**Work to do:**
Extract from the consumer data privacy passage the exact text starting at "Controllers are responsible" and ending at "opt-out of processing.".

**Page excerpt:**
--- --- ---

Controllers are responsible for transparency, purpose specification, and data minimization.  They must also obtain the consumer’s consent for any secondary uses, and must honor consumer rights (generally within 45 days of receipt of the consumer’s request).  Controllers are also responsible for safeguarding data privacy and security, non-discrimination, non-retaliation, and non-waiver of consumer rights.  Controllers are prohibited from processing certain data qualifying as “sensitive data” without first presenting the consumer with clear notice and providing an opportunity to opt-out of processing.

Processors must follow a controller’s instructions and must enter into a contract that incorporates certain enumerated requirements (e.g., requirements pertaining to duty of confidentiality and data privacy and security safeguards) before processing data on behalf of the controller.

--- --- ---

**Rows:**
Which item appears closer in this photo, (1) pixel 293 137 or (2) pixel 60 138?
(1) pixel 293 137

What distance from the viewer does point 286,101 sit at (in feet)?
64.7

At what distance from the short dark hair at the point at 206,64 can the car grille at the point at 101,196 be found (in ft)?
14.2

--- --- ---

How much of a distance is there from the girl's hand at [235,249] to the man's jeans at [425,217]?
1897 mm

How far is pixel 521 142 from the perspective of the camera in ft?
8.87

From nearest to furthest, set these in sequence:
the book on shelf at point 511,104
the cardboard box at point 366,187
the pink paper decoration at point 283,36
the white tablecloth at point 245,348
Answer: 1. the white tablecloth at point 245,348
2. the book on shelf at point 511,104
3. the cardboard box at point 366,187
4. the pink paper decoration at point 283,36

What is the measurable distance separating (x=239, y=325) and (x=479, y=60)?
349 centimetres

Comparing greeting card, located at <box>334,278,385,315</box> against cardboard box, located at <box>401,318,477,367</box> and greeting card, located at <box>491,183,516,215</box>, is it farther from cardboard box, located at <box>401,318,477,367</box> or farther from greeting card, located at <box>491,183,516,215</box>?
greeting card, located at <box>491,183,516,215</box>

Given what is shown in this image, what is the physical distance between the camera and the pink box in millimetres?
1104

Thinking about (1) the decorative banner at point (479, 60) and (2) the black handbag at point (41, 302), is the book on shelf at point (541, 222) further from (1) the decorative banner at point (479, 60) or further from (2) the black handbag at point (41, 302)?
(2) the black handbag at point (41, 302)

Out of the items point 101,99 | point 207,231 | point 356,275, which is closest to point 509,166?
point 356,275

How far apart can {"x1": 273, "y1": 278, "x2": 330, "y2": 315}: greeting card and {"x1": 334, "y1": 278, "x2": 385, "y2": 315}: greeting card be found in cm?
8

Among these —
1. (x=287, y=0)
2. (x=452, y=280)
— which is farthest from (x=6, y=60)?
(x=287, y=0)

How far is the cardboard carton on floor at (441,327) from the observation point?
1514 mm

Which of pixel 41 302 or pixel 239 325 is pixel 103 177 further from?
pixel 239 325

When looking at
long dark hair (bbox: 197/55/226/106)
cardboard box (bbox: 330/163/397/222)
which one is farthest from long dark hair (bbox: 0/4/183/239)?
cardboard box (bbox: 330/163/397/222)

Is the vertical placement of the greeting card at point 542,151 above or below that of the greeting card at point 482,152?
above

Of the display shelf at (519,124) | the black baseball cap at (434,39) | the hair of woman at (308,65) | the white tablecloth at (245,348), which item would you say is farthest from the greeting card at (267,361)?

--- --- ---

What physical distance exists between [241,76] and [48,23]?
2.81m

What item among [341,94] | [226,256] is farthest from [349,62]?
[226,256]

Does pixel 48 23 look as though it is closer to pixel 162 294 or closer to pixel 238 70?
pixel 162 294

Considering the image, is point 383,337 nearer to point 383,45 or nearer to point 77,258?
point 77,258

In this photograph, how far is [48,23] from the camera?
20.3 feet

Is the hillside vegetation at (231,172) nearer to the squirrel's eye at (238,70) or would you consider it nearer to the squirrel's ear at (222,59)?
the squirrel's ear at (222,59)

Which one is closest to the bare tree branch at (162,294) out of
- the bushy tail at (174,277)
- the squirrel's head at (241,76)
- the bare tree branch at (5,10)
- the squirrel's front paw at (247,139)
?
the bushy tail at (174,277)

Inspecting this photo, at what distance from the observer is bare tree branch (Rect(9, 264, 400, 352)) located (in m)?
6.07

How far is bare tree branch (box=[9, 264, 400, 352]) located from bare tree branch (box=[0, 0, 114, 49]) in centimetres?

--- --- ---

**Finished answer:**
Controllers are responsible for transparency, purpose specification, and data minimization.  They must also obtain the consumer’s consent for any secondary uses, and must honor consumer rights (generally within 45 days of receipt of the consumer’s request).  Controllers are also responsible for safeguarding data privacy and security, non-discrimination, non-retaliation, and non-waiver of consumer rights.  Controllers are prohibited from processing certain data qualifying as “sensitive data” without first presenting the consumer with clear notice and providing an opportunity to opt-out of processing.